Trouble signs

For the past five years or so, we have been compiling, reviewing and extending the relatively scant scientific evidence about musculoskeletal injuries and sign language interpreting (SLI). This topic hit […]

For the past five years or so, we have been compiling, reviewing and extending the relatively scant scientific evidence about musculoskeletal injuries and sign language interpreting (SLI).

This topic hit the radar in the 1990s when a large proportion of staff interpreters at Rochester Institute of Technology in NY were going on extended leave for what was quickly deduced to be work-related musculoskeletal injury. RIT adopted a major adjustment in the work-rest schedule along with a number of other interventions, with the result that it was not clear which remedial measures should be recommended. Efforts to secure funding for prospective studies, the methodological gold standard, haven’t yet succeeded.

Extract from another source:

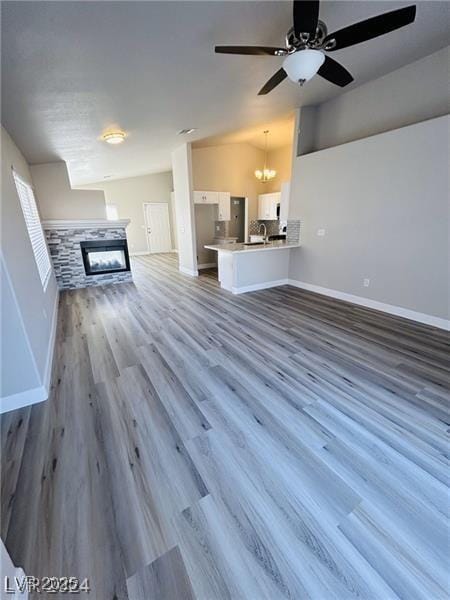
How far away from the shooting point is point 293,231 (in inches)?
206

The interests of the “silent” deaf community and the interpreters who mediate communication just don’t have the political momentum as a funding priority.

The work-rest schedule, effectively a 50% work ratio with no more than 90 minutes consecutive work, has generally been blessed by organized practitioners, albeit less enthusiastically by some employers and with somewhat inconsistent adherence by self-employed interpreters.

A 50% ratio just makes rational sense: evolution tends to extinguish things that are dysfunctional, and gestural languages would have evolved in a way that was comfortably sustainable in conversation, which tends on average to alternate expression and reception. Producing signs for prolonged periods, such as in lectures, deviates from the evolutionary predicate for the gestures involved in the language, making an epidemic of injured interpreters quite unsurprising.

Despite this policy change and demonstrated improvement at RIT, in the early 2000s it remained common for interpreters to be pressured to work in excess of these guidelines, so we partnered with the Association of Visual Language Interpreters of Canada to produce a health and safety guide for sign language interpreters, through funding from the Ontario Workplace Safety & Insurance Board.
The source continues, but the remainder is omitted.